Beginning at the line containing "2021 Jeep Grand", repeat each line below exactly up to and including the line containing "Cel Moto G05 XT2523-2 4+128 Vermelho". Do not repeat the pictures.

- _DATASET RECORDS_
--- --- ---

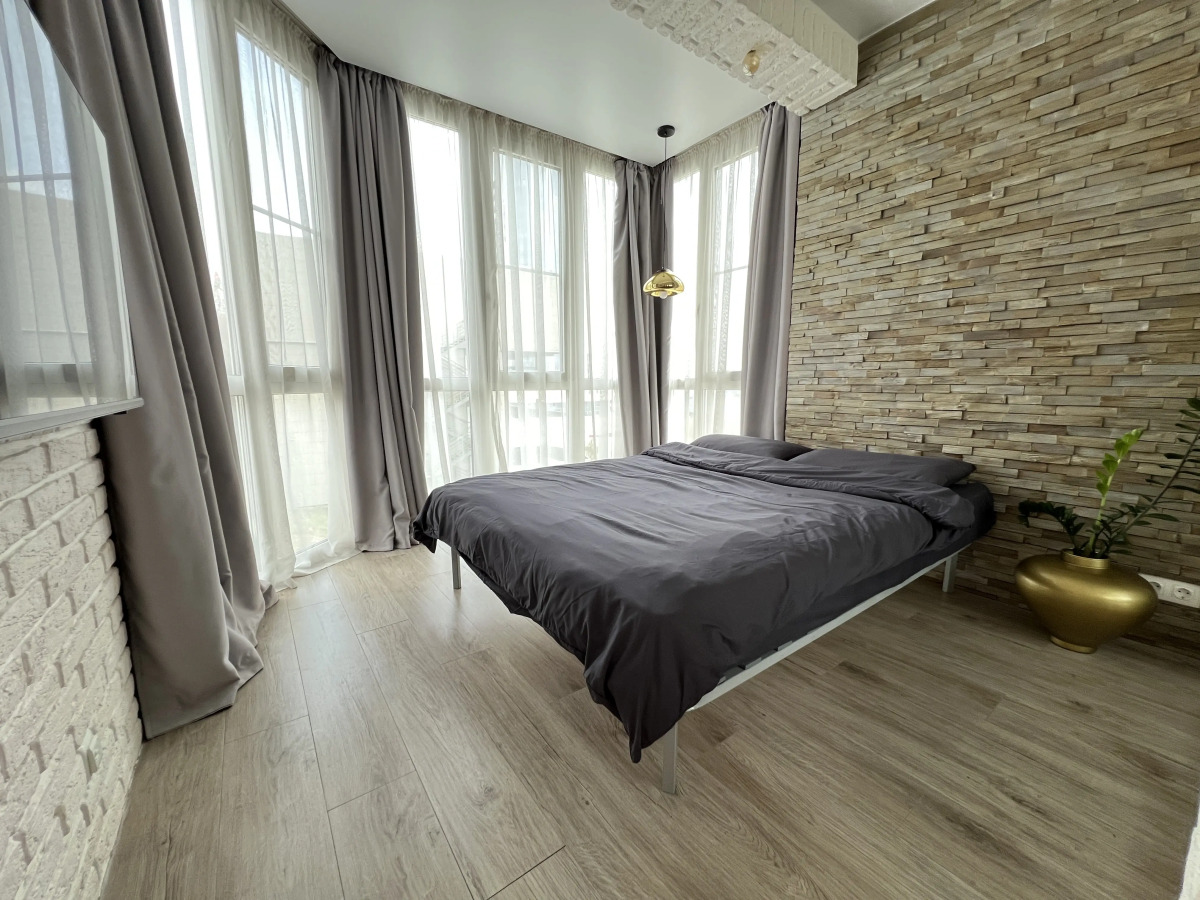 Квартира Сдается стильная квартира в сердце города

--- --- ---

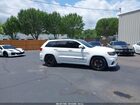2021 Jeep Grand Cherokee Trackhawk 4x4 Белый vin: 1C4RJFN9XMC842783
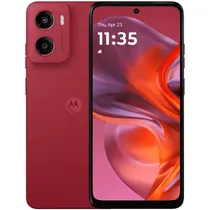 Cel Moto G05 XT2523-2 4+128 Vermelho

--- --- ---

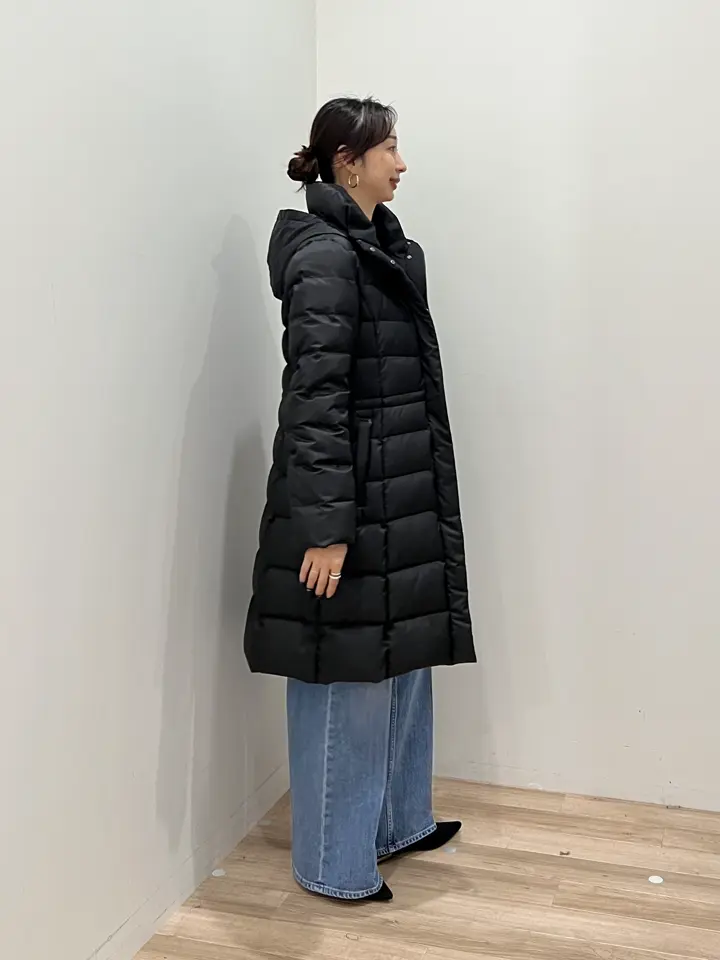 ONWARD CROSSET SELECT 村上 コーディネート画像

--- --- ---

- _THE ANSWER_
2021 Jeep Grand Cherokee Trackhawk 4x4 Белый vin: 1C4RJFN9XMC842783
 Cel Moto G05 XT2523-2 4+128 Vermelho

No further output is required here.